San Diego (CA) – System builders are increasingly betting on a PC price tag below $500 to be successful in the second most important PC selling season of the year: Current Analysis found that the sub-$500 space captured a 54% share in US back-to-school retail sales. No worries, if you’ve missed it: The day of the value PC has arrived and it is here to stay, says the research firm.
Not too long ago, we ran an article about a mail-in-rebate-packed $100 PC offered by Office Depot and even if you couldn’t pick one up for yourself or your children, there were plenty of other PCs in your weekend newspaper than were priced at $300 or less. And the impression of falling PC prices isn’t deceiving: Current Analysis, which tracks U.S. PC retail sales, says that computer systems once again saw substantial price drops during this back-to-school (BTS) season.
Last year, 32% of all PCs sold during the BTS period were priced below $500; this year the segment held a 54% in July of this year, according to the market research firm. Average pricing of the BTS PC was $550 this year, down almost 15% from $644 last year. However, system builders and the retail channel did not eat the entire price reduction, as the hard drive size appears to have decreased in some computers over last year. The top selling system this year was an Athlon 64-based computer with 1 GB of memory and a 200 GB hard drive – for $560. This compares to the same system configuration last year – with the exception of a 250 GB hard drive – that sold for $732.
The #2 system on the list – an Intel Celeron with 512 MB memory, a CD burner and a 100 GB hard drive in 2005 was replaced this year by an AMD Sempron system with a 120 GB hard drive. Pricing decreased from $447 for the Intel computer to $381 for the AMD system.
Current Analysis also noted that the general popularity of notebooks was seen in BTS sales as well.
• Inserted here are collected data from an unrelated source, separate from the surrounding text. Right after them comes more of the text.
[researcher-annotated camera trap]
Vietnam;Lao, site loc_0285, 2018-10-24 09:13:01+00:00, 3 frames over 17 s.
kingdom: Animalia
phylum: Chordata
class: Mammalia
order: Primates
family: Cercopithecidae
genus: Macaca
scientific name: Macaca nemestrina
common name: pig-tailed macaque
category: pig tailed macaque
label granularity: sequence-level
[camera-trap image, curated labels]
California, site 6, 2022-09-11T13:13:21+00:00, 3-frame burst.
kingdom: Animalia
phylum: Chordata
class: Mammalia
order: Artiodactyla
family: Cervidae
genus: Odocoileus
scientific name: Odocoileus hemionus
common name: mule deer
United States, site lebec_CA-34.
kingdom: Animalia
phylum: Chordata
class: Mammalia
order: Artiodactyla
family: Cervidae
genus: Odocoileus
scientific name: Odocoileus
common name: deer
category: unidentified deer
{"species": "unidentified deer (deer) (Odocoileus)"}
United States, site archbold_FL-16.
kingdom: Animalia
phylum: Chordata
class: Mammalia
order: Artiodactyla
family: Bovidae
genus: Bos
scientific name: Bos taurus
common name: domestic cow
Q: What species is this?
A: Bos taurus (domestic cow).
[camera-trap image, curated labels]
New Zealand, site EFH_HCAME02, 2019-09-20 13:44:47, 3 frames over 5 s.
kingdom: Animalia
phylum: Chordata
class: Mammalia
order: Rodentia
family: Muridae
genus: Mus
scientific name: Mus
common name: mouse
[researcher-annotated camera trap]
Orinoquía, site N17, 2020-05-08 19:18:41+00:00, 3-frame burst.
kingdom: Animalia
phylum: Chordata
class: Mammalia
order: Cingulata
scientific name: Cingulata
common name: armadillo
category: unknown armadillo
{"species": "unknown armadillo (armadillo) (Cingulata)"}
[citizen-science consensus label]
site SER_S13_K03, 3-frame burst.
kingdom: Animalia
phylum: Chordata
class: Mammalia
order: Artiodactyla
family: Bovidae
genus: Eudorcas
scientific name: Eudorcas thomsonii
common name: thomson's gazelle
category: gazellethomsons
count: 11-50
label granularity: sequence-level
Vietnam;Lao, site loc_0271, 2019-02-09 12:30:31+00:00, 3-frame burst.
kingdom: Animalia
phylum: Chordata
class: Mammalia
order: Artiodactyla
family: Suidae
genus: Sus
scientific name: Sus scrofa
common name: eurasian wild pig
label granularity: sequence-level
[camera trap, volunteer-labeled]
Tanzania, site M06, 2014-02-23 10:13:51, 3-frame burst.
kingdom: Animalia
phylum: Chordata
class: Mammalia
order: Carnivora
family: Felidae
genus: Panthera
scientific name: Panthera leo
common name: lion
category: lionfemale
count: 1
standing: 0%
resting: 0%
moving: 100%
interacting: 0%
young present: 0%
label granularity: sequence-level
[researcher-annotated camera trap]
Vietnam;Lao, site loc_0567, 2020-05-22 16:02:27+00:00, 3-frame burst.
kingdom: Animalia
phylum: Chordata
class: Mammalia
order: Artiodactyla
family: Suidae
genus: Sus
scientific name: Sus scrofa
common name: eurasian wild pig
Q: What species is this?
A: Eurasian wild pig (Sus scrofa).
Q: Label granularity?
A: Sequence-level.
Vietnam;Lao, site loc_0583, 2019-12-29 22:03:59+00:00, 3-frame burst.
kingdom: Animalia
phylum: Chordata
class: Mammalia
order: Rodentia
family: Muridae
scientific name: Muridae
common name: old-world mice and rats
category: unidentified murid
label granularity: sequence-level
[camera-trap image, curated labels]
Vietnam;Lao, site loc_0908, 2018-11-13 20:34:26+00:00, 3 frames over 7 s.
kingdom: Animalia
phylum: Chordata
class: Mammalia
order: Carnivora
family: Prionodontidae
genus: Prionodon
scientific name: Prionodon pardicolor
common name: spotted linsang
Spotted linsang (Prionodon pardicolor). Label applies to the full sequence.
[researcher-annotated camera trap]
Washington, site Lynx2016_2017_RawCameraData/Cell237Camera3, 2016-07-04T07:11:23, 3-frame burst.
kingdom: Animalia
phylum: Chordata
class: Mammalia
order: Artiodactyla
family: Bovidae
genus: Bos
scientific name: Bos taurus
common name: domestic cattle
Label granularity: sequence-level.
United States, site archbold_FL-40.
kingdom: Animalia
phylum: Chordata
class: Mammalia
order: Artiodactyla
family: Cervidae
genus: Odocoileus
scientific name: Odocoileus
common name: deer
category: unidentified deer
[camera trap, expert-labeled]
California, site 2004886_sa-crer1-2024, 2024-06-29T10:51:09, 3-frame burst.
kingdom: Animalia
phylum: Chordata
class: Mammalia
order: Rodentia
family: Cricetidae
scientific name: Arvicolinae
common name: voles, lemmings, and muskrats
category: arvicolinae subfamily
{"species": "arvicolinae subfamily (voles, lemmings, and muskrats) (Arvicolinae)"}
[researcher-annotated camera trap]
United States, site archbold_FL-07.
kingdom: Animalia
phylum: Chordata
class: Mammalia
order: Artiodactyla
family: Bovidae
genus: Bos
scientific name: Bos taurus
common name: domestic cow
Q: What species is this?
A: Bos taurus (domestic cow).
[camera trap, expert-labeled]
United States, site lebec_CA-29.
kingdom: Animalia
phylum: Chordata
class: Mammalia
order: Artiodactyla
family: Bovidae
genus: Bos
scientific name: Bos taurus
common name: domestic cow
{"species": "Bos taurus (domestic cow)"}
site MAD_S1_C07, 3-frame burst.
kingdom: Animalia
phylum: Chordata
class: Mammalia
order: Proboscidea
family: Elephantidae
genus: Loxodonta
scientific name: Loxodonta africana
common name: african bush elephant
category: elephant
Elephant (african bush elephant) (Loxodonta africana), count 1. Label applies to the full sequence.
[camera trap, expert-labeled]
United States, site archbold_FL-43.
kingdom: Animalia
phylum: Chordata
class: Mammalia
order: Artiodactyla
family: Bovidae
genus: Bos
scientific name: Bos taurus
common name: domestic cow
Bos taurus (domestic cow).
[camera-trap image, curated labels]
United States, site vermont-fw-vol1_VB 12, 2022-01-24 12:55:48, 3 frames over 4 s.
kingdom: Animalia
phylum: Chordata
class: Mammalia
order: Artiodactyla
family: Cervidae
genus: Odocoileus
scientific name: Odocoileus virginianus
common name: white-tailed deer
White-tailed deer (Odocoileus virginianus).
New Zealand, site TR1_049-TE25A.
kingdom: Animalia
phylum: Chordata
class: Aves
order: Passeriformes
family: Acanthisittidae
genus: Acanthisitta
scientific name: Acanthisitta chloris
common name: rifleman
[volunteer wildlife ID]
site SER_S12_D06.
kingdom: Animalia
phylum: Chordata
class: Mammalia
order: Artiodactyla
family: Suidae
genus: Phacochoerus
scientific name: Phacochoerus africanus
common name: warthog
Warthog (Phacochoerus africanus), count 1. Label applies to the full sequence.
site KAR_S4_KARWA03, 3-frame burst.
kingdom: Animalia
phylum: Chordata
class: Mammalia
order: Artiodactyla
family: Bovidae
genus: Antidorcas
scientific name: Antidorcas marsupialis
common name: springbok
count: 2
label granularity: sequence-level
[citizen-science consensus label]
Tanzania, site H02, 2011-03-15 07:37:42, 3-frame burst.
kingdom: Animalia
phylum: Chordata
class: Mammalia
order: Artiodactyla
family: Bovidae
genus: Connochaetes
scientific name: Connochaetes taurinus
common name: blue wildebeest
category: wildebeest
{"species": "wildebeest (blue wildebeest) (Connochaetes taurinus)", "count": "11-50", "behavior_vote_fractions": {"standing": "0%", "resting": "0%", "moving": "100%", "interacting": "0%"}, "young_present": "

The segments share rose from just above 50% last year to 63% in July 2006. However, manufacturers “bought” the market share by decreasing the average selling price of notebooks from $1112 in 2005 to $862 this year.
The market research firm believes that the trend of lower prices will remain for the foreseeable time: Processor price wars, climbing processor inventories, a delayed Vista launch and “and a threat of slowing demand” all contribute to a scenario in which “it is unlikely that the downward trickle of technology and/or price erosion will reverse itself,” the firm said.